Verso un modello agricolo integrato

Lo studio suggerisce, in conclusione, che la soluzione non risieda in una scelta netta tra biologico e convenzionale, piuttosto in un approccio integrato che si sforzi nel combinare gli elementi più virtuosi di entrambi i modelli. Viene proposto un paradigma di intensificazione sostenibile che prevede l’utilizzo di tecnologie avanzate, come l’agricoltura di precisione e l’impiego di droni e sensori per monitorare lo stato di salute delle colture e ottimizzare l’uso delle risorse naturali.

L’obiettivo di questo modello ibrido è quello di mantenere la produttività necessaria per soddisfare la domanda globale di cibo, riducendo al contempo l’impatto ambientale attraverso una gestione più efficiente delle risorse. Le tecnologie moderne, combinate con pratiche agricole ecocompatibili, potrebbero ridurre significativamente l’uso di fertilizzanti e pesticidi e di alcuni fitofarmaci, minimizzando le emissioni di gas serra e preservando la biodiversità senza compromettere la sicurezza alimentare.

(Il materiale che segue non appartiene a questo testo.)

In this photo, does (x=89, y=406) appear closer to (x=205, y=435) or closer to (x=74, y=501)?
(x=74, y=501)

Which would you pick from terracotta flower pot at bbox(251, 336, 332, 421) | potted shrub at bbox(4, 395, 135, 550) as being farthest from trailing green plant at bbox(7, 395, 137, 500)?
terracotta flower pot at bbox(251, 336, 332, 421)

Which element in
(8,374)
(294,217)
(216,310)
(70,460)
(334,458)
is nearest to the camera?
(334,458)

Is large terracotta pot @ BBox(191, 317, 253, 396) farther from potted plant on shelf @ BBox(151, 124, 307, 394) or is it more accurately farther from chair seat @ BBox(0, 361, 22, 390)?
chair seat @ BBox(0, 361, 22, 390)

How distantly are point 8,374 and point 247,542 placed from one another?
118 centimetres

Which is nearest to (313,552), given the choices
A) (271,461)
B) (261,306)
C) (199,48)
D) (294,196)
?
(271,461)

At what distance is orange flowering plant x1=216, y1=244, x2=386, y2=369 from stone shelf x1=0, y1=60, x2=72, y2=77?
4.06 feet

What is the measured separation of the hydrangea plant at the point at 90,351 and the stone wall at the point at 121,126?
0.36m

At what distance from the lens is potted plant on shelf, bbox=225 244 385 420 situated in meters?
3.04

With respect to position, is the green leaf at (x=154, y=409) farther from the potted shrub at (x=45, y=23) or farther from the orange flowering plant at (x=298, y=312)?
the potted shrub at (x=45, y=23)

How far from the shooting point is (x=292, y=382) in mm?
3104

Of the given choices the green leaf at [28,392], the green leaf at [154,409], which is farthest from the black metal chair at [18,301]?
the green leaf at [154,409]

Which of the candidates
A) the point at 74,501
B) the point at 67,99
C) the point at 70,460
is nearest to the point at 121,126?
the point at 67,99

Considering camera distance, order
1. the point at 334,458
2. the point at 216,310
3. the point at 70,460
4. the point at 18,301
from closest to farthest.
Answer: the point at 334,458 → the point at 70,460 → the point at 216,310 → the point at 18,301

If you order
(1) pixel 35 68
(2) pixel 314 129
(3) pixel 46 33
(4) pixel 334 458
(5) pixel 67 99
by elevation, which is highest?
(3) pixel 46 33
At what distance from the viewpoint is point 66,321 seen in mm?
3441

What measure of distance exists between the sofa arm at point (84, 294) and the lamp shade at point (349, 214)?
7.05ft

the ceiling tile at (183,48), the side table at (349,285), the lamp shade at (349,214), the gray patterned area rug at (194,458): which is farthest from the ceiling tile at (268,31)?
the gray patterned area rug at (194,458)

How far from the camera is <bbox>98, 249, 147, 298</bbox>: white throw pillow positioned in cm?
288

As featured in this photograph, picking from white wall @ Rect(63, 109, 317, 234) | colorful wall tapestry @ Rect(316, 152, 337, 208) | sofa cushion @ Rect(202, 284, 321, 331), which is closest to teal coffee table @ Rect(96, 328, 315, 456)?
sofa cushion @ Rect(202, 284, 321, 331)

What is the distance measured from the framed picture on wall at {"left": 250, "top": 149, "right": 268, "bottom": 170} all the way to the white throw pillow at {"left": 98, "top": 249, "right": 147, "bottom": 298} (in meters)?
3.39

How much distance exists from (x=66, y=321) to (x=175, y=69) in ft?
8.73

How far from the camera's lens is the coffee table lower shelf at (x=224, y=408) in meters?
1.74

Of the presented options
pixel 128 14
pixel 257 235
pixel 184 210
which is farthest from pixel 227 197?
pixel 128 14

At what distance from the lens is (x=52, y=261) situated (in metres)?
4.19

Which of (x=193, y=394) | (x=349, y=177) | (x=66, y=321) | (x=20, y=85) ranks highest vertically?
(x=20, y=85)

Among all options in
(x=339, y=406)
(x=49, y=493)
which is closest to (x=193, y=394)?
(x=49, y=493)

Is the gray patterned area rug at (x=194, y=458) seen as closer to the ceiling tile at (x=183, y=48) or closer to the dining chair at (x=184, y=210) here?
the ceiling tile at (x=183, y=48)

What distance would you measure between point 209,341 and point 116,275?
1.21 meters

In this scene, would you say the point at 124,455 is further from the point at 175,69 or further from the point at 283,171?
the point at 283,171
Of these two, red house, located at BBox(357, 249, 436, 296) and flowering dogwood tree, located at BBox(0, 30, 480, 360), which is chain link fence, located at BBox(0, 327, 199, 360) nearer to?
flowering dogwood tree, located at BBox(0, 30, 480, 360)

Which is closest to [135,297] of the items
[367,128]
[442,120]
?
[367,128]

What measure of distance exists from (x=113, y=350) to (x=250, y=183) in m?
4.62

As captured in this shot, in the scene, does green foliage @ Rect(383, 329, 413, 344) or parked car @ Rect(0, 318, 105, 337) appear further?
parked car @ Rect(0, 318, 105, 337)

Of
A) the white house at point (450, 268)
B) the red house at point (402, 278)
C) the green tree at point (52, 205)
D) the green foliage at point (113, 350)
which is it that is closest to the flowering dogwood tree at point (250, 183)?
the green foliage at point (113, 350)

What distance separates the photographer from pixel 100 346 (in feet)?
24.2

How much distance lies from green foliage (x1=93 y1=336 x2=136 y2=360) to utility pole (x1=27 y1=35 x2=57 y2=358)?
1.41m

Alla luce di questi dati si evidenzia come , sebbene l’agricoltura biologica offra spunti preziosi per lo sviluppo di pratiche più sostenibili, essa non può rappresentare un modello universale esclusivo. Le sue limitazioni in termini di resa e costi, unitamente ai rischi legati all’espansione delle terre coltivabili, ne riducono l’efficacia come soluzione globale. Al contrario, l’intensificazione sostenibile, che sfrutta il meglio di entrambi i mondi, potrebbe fornire una risposta più equilibrata alle sfide agricole contemporanee, contribuendo a garantire sia la sicurezza alimentare che la protezione dell’ambiente a lungo termine.